Kilpatrick pal called rival Detroit firm 'white folks'

Kwame Kilpatrick and Bobby Ferguson outside federal court.

Kwame Kilpatrick and Bobby Ferguson outside federal court.

Bobby Ferguson used racial terms to complain about a white-owned construction company that he later allegedly extorted $5 million from, according to text messages shown to jurors Friday.

The racial terms were contained in text messages Ferguson sent to his pal Detroit Mayor Kwame Kilpatrick in fall 2002 regarding construction company Walbridge Aldinger.

Ferguson sent a text message to Kilpatrick on Sept. 11, 2002, asking the mayor to meet with Walbridge CEO John Rakolta Jr., a national finance co-chair for failed Republican presidential candidate Mitt Romney.

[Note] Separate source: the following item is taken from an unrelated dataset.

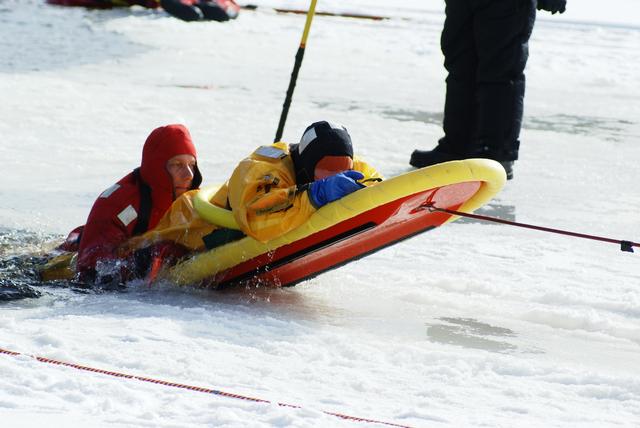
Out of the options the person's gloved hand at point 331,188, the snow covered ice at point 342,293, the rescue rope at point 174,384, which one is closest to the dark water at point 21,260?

Walbridge officials had complained about having difficulty getting access to Kilpatrick.

“We can use this to our advantage,” Ferguson texted.

John Rakolta Jr.

John Rakolta Jr.

Kilpatrick agreed to the meeting.

The next month, Ferguson sent Kilpatrick another text.

“Walbridge is not playing ball black man,” Ferguson texted the mayor on Oct. 21, 2002. “These white folks need to be made believers that they are not in control.”

“Will call later,” Kilpatrick texted.

Walbridge eventually partnered with Ferguson on a Detroit water project called Baby Creek.

According to prosecutors, Ferguson, former Kilpatrick aide Derrick Miller and former Detroit Water boss Victor Mercado extorted Walbridge out of $5 million in work for Ferguson’s company.

From the City Hall corruption indictment:

“FERGUSON obtained this work by exploiting (Walbridge’s) fear that FERGUSON would use his relationship with KWAME KILPATRICK and other members of the Mayor’s Office to adversely impact (Walbridge’s) chances of winning the contract if they did not do so.”